Washington State

Office of the Attorney General

Attorney General

Bob Ferguson

FOR IMMEDIATE RELEASE:

Olympia - The Washington State Supreme Court this morning heard the cases of three death row inmates—Cal Coburn Brown, Darold Stenson and Jonathan Lee Gentry.

In Brown and Gentry v. Vail and Stenson v. Eldon Vail, the court will consider the constitutionality of Washington’s lethal injection protocol, including:
• Whether or not the inmates’ constitutional challenge to Washington’s three-drug lethal injection protocol is moot now that the state Department of Corrections is using just one lethal injection drug;
• Whether the Department has the authority (as delegated by the Legislature) to draft a capital punishment policy; and
• Whether the acquisition of a lethal injection chemical by the Superintendent of the penitentiary violates the federal or state uniform controlled substances acts.

The state argued that because the inmates all claimed the three-drug protocol was unconstitutionally cruel and because they expressed a preference for single-drug version, their claims should be dismissed now that the Department has adopted a one-drug method.
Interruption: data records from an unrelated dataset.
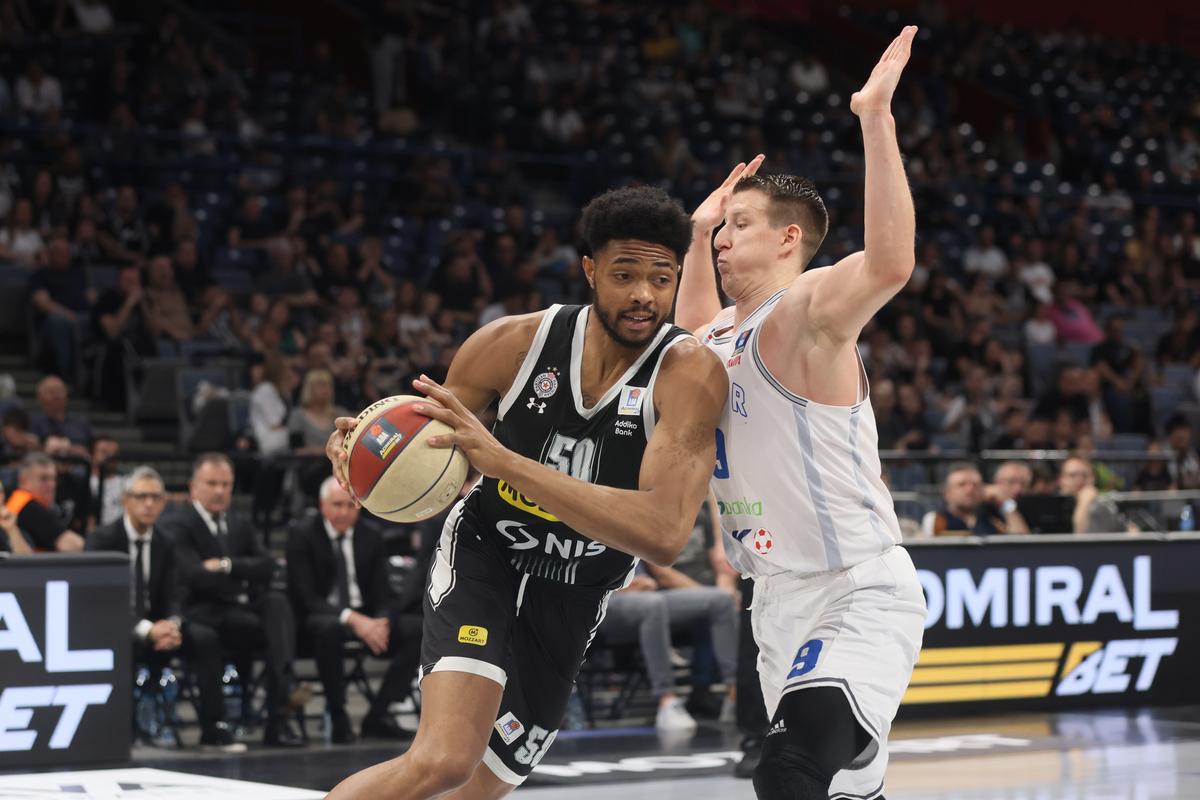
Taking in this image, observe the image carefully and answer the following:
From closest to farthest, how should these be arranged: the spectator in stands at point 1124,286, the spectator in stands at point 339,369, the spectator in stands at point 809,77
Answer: the spectator in stands at point 339,369
the spectator in stands at point 1124,286
the spectator in stands at point 809,77

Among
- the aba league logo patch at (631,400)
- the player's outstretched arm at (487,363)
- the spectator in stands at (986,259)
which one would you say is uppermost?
the spectator in stands at (986,259)

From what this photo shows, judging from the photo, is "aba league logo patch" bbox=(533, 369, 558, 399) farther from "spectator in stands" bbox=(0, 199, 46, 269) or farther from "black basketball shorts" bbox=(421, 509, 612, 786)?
"spectator in stands" bbox=(0, 199, 46, 269)

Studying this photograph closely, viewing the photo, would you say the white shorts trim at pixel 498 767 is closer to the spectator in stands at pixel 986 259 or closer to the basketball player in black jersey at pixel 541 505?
the basketball player in black jersey at pixel 541 505

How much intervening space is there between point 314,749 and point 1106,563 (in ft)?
16.3

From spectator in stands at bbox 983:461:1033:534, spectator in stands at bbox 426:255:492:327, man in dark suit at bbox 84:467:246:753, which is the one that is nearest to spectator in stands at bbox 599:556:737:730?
man in dark suit at bbox 84:467:246:753

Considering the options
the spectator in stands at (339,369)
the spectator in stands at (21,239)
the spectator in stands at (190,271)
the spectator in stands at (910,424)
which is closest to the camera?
the spectator in stands at (339,369)

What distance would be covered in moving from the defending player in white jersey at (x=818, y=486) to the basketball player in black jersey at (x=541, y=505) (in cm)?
20

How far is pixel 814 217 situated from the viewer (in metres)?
4.16

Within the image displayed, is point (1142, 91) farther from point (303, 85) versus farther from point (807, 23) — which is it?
point (303, 85)

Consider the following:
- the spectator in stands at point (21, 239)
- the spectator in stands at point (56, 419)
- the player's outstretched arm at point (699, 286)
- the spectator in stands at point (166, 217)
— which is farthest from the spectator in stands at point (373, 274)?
the player's outstretched arm at point (699, 286)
The state further argued that the Department has the authority to craft its own capital punishment policy because, “unlike administrative rules and other formally promulgated agency regulations,” such policies generally do not create law.

Finally, the state argued that state law authorizes the Department to select and use controlled substances for an execution.

Brown, 51, was convicted of aggravated first degree murder in 1993 for the carjacking, rape and murder of 21-year-old Holly Washa in SeaTac in 1991.

Stenson, 57, was convicted of two counts of aggravated murder for the shooting deaths of his wife, Denise Ann Stenson, and business partner, Frank Hoerner, in Clallam County in 1993.

Gentry, 53, was convicted in 1991 of the aggravated first degree murder of 12-year-old Cassie Holden in Kitsap County in 1988.

"We continue to work to bring justice to the friends and families who lost loved ones at the hands of these convicted killers," McKenna said. “Assistant Attorney General John Samson is an expert in these cases and did a masterful job before the Supreme Court today.”